大阪桐蔭で活躍した“強打のセカンド”に注目


 内野手では峯本匠(JFE東日本)、平山快(JFE東日本)、上川畑大悟(NTT東日本)、高瀬雄大(明治安田生命)、中野拓夢(三菱自動車岡崎)などが候補となる。


 中でも注目度が高いのは、峯本と平山のJFE東日本の2人だ。

 峯本は大阪桐蔭高時代から強打のセカンドとして活躍し、3年夏には甲子園優勝にも大きく貢献。立教大では故障もあって伸び悩んだが、社会人1年目の昨年は都市対抗で大活躍を見せ、新人賞にあたる若獅子賞を獲得。社会人の年間ベストナインにも選ばれた。

 バランスの良いスイングで広角に鋭い打球を放ち、パンチ力も申し分ない。守備の安定感も申し分なく、打てるセカンドとして貴重な存在だ。


 平山は東海大相模高~東海大でも4番を任せられた右の強打者。大学4年の秋には三冠王にも輝いている。

 スイングに柔らかさがあるのが特長で、ボールを飛ばすツボを持っているのも強み。大学までは打撃だけが目立ったが、社会人では守備、走塁の意識が高くなったのもプラス材料だ。


 上川畑と高瀬、中野はスピードとミート力が光るリードオフマンタイプ。派手さはないものの守備も安定しており、チームにとって“いてくれるとありがたい選手”なのは間違いない。


社会人トップクラスの“長距離砲”


 外野手では、今川優馬(JFE東日本)、吉田叡生(Honda)、楠研次郎(東京ガス)、向山基生(NTT東日本)、長沢吉貴(東芝)、逢沢崚介(トヨタ自動車)などの名前が挙がる。


 昨年、最も華々しい活躍を見せたのが今川だ。

 都市対抗では宮川哲(東芝→西武1位)からホームランを放つなど、強打の2番打者として大活躍を見せ、チームの優勝に貢献。峯本ともに若獅子賞、社会人年間ベストナインに輝いた。

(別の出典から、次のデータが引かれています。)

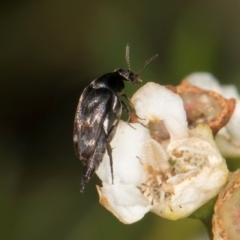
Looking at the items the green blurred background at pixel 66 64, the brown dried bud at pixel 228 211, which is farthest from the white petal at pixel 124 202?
the green blurred background at pixel 66 64

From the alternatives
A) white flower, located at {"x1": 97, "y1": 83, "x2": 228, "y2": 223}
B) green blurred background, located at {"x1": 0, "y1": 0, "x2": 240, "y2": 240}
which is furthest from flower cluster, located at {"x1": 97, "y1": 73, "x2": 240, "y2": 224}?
green blurred background, located at {"x1": 0, "y1": 0, "x2": 240, "y2": 240}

 少しアッパー気味のスイングで、ボールに角度をつけるというのが打撃スタイル。その長打力は社会人でもトップクラスだ。


 3拍子そろったタイプでは、逢沢が筆頭候補となる。

 明治大時代は東京六大学で2度のベストナインに輝き、層の厚いトヨタ自動車でも1年目から「1番・センター」に定着。広角に打ち分ける打撃技術とスピード溢れる走塁でチャンスを作り、センターから見せるスローイングの強さも十分だ。

 吉田と楠、向山は打撃が光るタイプで、長沢は抜群の脚力が持ち味の一芸タイプ。外野手が手薄な球団は狙いたい人材である。

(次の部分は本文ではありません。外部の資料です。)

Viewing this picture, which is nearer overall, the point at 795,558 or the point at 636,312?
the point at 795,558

 投手に比べると少し派手さはないものの、一昨年は近本光司(大阪ガス→阪神1位)、昨年は佐藤直樹(JR西日本→ソフトバンク1位)と小深田大翔(大阪ガス→楽天1位)がドラフト直前に評価を上げて1位でプロ入りしているだけに、ここで名前を挙げた選手たちも、状況次第では上位候補に浮上してくることは十分に考えられるだろう。